START DATA SECTION

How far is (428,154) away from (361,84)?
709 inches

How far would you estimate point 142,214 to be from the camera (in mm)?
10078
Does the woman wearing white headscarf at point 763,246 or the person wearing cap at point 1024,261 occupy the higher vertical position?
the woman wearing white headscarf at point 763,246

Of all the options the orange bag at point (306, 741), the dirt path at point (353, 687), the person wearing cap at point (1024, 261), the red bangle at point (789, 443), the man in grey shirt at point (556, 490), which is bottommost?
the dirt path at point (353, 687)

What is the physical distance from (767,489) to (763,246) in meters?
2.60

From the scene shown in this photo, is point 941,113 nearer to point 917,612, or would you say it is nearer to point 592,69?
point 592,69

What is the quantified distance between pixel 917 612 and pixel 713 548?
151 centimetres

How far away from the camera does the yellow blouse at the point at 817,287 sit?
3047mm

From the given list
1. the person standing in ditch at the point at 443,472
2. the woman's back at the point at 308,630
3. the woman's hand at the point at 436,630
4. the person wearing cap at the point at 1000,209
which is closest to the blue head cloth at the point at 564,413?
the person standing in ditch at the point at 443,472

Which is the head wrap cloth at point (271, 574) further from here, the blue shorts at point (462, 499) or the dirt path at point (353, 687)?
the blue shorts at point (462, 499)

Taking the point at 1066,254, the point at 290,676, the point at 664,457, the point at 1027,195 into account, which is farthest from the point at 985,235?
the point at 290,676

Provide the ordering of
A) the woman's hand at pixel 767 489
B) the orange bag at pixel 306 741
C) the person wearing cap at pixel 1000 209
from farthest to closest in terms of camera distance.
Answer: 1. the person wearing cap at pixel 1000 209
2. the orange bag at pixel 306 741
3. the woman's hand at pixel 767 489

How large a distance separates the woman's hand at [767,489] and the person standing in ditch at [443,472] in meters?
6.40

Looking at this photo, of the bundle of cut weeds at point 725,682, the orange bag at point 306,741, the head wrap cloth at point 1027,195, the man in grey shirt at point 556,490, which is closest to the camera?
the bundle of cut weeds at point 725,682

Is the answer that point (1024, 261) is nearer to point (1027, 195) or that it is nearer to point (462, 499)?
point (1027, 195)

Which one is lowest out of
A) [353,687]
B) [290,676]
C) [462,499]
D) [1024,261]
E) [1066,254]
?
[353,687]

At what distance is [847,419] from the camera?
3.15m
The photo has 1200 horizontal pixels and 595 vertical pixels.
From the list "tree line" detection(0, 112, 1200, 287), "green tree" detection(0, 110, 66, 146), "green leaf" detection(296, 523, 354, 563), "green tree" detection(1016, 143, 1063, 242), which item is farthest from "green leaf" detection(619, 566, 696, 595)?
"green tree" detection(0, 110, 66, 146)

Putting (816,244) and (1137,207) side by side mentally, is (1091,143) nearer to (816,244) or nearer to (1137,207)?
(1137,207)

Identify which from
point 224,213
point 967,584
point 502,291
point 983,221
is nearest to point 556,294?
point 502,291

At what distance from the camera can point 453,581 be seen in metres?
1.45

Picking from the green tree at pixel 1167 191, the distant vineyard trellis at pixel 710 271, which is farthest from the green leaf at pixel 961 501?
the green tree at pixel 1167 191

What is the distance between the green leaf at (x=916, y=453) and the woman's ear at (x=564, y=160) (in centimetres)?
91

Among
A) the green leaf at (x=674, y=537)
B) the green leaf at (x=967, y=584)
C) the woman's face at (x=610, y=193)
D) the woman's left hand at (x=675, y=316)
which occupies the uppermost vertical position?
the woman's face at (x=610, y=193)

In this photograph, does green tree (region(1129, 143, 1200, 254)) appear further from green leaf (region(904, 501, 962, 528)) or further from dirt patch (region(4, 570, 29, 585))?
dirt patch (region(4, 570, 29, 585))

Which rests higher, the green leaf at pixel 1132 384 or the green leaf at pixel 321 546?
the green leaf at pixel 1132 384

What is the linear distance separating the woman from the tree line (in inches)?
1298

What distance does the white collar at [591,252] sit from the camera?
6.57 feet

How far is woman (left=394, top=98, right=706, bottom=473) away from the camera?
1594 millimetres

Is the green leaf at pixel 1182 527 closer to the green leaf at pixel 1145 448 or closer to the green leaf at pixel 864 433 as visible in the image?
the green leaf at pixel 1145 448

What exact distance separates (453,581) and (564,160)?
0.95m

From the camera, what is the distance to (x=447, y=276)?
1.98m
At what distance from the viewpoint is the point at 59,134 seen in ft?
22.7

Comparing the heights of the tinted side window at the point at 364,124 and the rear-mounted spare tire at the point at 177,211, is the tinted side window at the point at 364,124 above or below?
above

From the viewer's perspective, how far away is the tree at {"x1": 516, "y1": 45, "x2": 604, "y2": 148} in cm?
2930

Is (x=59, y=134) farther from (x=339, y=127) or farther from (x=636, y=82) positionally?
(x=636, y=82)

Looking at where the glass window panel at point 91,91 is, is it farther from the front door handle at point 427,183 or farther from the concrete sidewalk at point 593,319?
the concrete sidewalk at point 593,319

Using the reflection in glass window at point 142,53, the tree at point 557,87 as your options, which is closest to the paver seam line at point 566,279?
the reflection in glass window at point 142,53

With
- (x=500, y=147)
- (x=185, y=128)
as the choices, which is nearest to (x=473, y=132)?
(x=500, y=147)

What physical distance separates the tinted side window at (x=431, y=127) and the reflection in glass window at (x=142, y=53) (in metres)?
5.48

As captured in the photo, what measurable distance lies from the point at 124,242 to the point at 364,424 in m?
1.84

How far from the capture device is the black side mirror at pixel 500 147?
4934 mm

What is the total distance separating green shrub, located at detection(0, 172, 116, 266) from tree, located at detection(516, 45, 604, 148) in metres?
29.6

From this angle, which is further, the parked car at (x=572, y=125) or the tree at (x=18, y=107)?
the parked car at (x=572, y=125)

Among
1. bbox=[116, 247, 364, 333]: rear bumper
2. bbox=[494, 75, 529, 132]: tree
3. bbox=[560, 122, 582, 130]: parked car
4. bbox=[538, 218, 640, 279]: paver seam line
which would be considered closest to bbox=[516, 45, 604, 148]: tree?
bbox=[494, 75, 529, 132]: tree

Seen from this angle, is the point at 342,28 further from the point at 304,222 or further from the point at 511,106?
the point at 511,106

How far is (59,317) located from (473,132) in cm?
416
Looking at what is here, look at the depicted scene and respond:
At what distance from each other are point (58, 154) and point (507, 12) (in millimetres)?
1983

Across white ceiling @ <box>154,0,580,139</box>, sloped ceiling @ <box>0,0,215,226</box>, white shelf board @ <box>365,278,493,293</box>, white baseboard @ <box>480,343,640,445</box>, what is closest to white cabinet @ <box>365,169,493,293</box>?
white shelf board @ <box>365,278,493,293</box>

END DATA SECTION
START DATA SECTION

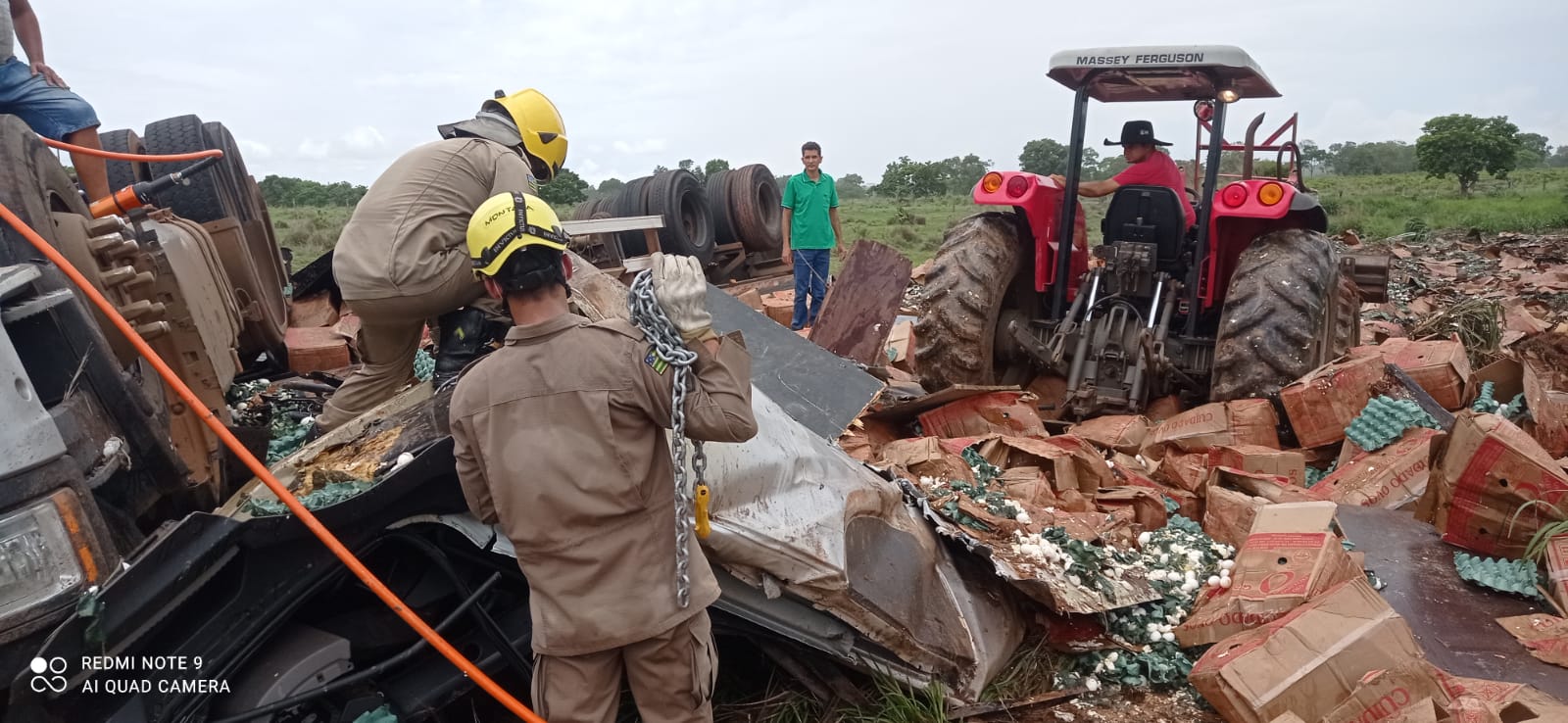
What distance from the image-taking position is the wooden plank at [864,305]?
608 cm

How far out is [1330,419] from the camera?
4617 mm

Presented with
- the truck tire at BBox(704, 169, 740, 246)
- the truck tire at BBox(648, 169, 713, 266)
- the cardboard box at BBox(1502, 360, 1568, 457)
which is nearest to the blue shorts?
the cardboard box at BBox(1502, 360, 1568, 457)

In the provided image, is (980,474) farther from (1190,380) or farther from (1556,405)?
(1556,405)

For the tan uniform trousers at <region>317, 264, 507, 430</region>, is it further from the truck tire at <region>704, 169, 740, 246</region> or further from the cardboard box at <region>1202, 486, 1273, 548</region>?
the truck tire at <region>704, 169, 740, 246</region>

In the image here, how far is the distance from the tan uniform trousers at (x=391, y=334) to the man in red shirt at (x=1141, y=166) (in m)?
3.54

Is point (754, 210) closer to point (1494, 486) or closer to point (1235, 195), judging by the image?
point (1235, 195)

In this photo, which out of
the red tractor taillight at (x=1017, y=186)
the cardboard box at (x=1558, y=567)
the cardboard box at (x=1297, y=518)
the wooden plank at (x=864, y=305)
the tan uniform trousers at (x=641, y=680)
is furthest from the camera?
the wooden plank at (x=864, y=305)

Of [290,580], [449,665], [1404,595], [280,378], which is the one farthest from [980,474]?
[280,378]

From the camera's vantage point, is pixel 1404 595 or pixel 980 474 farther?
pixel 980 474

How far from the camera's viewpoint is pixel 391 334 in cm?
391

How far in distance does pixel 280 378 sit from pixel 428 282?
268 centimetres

END DATA SECTION
START DATA SECTION

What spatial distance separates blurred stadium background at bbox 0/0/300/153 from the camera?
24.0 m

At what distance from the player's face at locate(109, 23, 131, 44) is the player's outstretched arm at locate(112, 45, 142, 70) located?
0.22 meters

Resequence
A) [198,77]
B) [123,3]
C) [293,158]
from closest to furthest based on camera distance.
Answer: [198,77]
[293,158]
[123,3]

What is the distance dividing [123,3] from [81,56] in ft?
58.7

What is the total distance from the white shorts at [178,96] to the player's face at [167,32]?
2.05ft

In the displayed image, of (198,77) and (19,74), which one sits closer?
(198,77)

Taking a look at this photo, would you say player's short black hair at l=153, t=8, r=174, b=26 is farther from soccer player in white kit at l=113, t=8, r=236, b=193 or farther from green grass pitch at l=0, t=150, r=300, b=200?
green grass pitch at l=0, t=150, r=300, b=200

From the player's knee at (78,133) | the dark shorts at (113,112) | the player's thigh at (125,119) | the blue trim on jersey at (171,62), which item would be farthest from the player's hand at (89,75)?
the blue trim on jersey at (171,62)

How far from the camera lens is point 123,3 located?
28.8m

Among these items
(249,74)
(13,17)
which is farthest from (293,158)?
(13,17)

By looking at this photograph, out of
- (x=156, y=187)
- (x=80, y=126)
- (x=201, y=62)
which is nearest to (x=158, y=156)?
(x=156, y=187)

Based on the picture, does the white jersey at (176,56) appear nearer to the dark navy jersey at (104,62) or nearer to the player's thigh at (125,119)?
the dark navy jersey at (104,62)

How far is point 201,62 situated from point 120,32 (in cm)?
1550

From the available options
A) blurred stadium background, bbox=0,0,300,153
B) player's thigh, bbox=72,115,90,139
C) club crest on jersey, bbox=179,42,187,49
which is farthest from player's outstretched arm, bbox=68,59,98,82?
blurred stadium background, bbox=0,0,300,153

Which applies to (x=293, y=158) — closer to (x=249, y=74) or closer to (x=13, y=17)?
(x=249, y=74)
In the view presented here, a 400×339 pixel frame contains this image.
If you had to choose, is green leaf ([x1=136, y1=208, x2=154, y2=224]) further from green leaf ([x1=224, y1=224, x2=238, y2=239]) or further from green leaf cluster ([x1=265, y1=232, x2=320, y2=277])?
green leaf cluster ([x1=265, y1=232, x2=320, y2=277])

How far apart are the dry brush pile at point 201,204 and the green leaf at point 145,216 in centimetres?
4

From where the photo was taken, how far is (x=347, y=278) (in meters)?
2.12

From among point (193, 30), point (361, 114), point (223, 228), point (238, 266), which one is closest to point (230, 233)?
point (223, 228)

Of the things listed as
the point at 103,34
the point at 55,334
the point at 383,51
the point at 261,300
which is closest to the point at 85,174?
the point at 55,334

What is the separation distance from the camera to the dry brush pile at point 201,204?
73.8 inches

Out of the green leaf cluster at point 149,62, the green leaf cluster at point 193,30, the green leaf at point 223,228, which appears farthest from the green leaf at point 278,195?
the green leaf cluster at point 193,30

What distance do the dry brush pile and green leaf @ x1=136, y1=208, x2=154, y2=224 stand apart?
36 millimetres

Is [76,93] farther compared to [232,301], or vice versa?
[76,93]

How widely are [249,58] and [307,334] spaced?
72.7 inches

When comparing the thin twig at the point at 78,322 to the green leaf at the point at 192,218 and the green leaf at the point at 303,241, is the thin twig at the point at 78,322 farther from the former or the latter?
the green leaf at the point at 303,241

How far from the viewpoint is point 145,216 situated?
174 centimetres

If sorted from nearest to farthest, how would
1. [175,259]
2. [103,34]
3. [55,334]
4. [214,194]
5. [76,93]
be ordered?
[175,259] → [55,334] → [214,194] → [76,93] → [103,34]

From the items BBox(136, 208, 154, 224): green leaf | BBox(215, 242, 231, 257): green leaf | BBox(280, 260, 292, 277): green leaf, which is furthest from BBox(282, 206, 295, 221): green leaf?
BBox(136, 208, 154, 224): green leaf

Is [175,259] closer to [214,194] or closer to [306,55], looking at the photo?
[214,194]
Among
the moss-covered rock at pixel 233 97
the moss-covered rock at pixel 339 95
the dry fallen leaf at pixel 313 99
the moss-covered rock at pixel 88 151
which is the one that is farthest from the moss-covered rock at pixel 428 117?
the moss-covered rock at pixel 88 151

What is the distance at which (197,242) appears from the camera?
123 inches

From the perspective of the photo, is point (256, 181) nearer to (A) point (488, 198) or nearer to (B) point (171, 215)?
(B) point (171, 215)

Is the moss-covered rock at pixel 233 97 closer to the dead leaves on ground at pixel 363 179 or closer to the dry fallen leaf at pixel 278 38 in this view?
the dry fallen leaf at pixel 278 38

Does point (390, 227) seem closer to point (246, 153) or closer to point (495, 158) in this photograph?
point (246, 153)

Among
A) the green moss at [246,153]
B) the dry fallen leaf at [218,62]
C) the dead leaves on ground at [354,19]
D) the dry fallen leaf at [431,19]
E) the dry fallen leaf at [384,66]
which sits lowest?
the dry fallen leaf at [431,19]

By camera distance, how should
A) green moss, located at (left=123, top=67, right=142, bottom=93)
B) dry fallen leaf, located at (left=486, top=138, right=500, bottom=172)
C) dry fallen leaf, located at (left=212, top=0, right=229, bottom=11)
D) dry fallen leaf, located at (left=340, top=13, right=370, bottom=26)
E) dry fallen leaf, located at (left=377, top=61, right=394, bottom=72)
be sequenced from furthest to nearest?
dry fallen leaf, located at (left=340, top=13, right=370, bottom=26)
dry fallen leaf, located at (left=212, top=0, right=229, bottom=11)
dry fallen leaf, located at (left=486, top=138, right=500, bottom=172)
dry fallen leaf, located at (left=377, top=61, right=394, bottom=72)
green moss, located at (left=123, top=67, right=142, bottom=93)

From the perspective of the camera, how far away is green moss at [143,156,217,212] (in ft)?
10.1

END DATA SECTION

- **YOUR OBJECTIVE**:
Identify each line in the entries above that contains the word "meters", with case counting, and copy every such line.

- **COMPLETE ANSWER**:
What is the physical distance from (767,489) to (763,246) in meters?
How large a distance separates the woman's hand at [767,489] and the person standing in ditch at [443,472] in meters?
0.22 meters
From where the photo was taken, how far is (x=347, y=278) (in meters)?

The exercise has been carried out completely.